Source =>
--------------------

She looked confused. "Yeah...but there's still a line."

Assuming she hadn't heard, I leaned in real close, and shouted "There's a pipe broken and the building is going to flood."

She turned to a meaty guy behind her. "Will someone tell this guy there's a line?"

Turns out 14 Plympton St. was in less danger than I thought. But I wondered, what is it about the Harvard party scene that brings out the primal spirit in people? Is it that we don't have frat houses with big trenches to fill with beer? Is it that, in drunkenness, the neat divisions we draw in the day time blur and confuse us? I'm not sure. It reminds me of a scene I once saw on television: A man feigned injury on a New York City street. He laid there hours and none of the thousands of passers-by stopped to even ask what was the matter.

--------------------

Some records
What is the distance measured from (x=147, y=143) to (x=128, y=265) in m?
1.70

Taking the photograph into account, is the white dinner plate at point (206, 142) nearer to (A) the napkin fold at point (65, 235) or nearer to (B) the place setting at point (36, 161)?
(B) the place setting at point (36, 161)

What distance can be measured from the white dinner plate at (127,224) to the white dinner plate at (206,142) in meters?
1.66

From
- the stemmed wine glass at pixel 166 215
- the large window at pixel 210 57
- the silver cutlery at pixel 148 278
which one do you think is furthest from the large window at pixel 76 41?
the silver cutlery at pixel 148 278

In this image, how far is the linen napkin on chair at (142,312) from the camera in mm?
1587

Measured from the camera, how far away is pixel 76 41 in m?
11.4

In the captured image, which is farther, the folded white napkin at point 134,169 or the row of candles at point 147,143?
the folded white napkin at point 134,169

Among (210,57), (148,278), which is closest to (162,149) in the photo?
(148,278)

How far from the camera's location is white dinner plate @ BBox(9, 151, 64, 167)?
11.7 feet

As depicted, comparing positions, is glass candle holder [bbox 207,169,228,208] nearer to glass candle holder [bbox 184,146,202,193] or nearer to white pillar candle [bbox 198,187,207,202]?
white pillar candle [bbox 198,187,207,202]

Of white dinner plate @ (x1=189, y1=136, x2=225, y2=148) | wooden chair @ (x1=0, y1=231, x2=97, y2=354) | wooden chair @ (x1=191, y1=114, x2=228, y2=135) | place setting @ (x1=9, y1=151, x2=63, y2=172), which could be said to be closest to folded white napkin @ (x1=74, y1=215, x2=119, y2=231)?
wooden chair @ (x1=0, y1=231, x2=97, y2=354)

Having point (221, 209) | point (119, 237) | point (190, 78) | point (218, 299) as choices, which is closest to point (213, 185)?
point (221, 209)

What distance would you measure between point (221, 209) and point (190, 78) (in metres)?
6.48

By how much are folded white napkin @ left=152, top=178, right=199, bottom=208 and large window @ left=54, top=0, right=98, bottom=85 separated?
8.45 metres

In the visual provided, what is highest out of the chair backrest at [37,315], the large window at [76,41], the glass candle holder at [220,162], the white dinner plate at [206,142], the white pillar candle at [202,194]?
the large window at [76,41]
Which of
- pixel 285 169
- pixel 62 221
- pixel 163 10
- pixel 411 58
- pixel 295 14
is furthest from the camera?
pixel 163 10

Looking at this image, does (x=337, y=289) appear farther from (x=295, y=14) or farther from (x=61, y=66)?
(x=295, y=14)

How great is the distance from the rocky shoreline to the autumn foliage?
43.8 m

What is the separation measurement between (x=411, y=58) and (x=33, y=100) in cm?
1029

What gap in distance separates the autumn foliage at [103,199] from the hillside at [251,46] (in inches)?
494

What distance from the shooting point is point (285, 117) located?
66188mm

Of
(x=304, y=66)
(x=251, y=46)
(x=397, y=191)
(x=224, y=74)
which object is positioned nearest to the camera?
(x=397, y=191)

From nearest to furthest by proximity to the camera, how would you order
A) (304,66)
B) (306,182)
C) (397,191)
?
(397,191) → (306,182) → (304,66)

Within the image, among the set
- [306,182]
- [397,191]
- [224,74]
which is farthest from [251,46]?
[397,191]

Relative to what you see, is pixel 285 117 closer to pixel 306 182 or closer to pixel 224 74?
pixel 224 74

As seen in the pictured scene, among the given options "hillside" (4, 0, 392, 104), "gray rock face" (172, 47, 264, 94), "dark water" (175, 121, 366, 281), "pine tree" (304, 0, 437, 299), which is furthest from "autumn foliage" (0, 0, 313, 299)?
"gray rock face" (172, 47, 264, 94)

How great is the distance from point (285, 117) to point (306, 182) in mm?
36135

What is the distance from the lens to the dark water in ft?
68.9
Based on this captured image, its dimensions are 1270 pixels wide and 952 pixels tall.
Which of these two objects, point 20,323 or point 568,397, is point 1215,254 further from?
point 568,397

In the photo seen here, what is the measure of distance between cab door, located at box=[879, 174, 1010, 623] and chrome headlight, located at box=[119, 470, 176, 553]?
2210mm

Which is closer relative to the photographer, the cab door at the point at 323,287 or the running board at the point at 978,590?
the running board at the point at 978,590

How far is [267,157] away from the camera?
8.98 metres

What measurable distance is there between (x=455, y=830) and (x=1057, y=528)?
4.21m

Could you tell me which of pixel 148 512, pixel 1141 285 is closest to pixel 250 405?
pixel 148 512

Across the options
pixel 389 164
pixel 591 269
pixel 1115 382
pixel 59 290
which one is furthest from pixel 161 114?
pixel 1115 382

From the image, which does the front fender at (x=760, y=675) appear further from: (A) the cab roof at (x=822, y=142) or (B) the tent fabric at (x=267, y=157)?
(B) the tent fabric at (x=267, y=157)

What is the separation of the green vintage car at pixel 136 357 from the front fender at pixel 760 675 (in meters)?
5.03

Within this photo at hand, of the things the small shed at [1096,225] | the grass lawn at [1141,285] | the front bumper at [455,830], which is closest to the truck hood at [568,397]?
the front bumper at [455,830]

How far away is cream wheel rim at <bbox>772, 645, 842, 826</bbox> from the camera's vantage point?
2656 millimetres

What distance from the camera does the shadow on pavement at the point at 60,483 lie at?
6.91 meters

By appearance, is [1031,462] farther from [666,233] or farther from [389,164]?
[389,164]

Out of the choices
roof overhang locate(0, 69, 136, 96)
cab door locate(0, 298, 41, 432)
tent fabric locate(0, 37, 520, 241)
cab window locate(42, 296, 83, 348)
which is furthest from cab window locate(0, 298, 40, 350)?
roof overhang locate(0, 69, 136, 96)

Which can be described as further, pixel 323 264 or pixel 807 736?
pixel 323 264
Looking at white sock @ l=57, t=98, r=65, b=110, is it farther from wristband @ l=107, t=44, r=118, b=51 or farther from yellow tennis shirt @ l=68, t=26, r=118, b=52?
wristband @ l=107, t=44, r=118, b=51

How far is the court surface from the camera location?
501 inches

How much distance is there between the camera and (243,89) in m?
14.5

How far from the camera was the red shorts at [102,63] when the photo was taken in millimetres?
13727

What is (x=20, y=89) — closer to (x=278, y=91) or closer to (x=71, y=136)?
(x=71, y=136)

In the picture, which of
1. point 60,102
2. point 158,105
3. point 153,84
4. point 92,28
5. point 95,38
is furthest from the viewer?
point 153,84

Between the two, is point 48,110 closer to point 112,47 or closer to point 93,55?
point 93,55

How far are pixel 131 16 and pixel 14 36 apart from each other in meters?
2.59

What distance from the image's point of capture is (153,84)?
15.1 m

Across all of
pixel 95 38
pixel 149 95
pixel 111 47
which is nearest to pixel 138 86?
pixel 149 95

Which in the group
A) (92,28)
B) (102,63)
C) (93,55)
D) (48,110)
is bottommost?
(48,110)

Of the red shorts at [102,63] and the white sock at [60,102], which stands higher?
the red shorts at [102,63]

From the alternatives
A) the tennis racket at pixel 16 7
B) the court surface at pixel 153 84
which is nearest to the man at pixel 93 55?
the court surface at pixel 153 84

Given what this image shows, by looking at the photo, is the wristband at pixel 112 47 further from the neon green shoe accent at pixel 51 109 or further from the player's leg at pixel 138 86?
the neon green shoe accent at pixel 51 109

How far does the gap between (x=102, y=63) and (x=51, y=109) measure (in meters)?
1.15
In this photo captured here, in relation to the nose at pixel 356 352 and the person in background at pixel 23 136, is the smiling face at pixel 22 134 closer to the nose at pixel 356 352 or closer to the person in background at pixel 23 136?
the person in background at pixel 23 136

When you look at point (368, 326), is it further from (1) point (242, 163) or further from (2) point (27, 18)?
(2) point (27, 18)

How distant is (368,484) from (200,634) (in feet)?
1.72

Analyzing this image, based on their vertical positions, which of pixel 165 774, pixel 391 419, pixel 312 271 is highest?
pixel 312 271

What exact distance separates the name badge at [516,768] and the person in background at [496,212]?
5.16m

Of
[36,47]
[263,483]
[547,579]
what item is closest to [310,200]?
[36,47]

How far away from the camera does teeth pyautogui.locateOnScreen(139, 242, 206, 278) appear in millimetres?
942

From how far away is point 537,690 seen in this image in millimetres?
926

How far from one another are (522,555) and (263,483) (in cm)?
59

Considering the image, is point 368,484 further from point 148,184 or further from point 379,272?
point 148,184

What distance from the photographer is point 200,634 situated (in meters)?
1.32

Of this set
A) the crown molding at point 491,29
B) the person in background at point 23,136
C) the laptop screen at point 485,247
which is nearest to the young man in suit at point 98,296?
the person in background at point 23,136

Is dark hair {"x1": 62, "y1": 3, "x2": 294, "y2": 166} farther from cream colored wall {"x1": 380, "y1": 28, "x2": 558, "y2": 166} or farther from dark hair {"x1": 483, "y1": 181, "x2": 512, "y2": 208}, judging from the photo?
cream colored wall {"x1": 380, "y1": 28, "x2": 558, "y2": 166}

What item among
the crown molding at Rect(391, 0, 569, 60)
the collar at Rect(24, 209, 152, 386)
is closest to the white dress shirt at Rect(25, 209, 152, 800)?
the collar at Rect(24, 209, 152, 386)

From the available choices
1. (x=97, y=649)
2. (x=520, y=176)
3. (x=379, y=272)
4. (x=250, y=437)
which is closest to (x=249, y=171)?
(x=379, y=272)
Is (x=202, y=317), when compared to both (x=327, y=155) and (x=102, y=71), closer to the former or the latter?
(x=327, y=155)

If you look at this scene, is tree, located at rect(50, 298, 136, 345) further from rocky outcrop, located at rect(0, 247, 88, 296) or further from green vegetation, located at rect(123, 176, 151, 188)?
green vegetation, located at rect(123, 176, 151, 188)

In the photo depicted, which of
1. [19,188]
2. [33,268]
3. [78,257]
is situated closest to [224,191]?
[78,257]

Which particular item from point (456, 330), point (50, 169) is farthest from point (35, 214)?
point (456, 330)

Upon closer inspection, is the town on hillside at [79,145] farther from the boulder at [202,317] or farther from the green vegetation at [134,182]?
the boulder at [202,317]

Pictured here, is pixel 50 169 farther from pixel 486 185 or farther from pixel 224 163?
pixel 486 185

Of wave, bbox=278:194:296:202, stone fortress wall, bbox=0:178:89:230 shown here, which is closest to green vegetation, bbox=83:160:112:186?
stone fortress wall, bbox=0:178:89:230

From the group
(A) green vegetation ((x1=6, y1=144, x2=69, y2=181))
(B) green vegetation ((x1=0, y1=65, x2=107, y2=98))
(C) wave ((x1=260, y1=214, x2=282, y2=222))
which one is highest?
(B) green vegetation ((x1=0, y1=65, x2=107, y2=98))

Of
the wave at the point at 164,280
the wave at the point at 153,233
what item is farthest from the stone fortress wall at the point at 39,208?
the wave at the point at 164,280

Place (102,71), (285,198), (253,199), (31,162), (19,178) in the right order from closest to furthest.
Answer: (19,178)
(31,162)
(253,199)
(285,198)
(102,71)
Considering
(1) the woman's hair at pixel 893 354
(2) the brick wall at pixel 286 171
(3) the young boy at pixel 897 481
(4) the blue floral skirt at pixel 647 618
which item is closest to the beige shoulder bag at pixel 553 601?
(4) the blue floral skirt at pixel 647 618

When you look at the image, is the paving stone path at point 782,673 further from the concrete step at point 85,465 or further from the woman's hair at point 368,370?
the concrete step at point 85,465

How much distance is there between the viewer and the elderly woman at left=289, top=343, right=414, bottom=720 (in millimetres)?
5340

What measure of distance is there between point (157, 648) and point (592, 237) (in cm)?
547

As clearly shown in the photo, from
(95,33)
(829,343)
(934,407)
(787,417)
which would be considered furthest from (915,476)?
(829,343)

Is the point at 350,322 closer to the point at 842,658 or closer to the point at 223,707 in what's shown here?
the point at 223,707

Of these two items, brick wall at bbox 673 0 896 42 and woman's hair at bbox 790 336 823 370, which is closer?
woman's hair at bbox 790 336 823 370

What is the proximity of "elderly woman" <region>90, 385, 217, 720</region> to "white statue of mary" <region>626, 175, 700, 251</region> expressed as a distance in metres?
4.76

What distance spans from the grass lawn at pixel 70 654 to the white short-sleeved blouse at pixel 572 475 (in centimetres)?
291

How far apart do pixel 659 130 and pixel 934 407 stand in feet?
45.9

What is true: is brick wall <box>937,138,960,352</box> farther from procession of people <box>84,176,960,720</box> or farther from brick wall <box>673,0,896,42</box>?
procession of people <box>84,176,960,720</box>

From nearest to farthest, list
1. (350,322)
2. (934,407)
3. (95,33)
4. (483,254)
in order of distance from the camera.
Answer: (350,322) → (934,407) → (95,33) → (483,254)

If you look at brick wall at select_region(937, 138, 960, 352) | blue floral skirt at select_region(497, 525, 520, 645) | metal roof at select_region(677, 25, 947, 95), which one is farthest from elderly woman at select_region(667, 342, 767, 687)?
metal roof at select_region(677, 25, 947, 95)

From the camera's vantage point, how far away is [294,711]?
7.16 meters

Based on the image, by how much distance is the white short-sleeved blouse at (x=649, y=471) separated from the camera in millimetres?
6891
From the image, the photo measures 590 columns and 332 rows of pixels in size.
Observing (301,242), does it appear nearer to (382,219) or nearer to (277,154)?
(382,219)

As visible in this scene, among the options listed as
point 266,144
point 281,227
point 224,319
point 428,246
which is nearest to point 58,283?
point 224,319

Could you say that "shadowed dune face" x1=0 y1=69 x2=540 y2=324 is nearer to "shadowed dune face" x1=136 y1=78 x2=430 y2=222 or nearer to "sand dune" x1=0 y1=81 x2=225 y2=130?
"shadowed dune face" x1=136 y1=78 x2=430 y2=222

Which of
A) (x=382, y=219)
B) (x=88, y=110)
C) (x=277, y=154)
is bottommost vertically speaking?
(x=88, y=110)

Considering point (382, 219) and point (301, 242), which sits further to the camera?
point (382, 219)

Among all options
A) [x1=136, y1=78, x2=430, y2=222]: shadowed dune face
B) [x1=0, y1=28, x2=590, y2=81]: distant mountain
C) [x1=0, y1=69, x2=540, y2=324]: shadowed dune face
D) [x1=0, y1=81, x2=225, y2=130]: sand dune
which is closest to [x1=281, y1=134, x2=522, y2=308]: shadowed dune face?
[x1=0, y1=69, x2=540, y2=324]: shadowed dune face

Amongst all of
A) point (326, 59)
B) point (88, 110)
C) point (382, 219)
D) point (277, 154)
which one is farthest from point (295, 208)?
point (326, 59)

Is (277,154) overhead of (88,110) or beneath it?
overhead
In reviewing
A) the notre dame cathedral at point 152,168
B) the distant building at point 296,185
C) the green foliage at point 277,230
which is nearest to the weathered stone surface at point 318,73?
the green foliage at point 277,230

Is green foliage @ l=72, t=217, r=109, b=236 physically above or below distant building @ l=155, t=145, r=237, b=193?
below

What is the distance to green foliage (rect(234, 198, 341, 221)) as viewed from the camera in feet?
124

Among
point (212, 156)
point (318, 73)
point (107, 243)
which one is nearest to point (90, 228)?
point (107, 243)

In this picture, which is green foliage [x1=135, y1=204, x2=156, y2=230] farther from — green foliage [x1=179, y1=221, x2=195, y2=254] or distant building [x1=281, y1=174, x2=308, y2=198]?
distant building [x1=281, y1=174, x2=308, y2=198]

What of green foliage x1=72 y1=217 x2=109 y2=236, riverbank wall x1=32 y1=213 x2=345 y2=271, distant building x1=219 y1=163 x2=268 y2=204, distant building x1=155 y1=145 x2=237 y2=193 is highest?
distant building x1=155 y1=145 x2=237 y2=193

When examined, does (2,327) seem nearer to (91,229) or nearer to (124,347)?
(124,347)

--------------------

Job 1 =>
In the story about the Harvard party, what address turned out to be in less danger than the narrator thought?
Job 2 =>
Continue the story about the Harvard party from the point where it stops.

Exercise result 1 =>
14 Plympton St.

Exercise result 2 =>
Although I doubt that long lines for a bathroom in any crowded dance party would be congenial, the "I don't care if the building is going to collapse, I've got to go" attitude still surprised me. After three years at Harvard, and countless epiphanies about how things aren't as they seem, I learned that lesson once again.

Things are older here, more complicated, faster-paced. But none of that makes much differences on a Saturday night. The freaks come out, the stereotypes dissolve and Harvard students act like the folks from Animal House, just like any college kid would.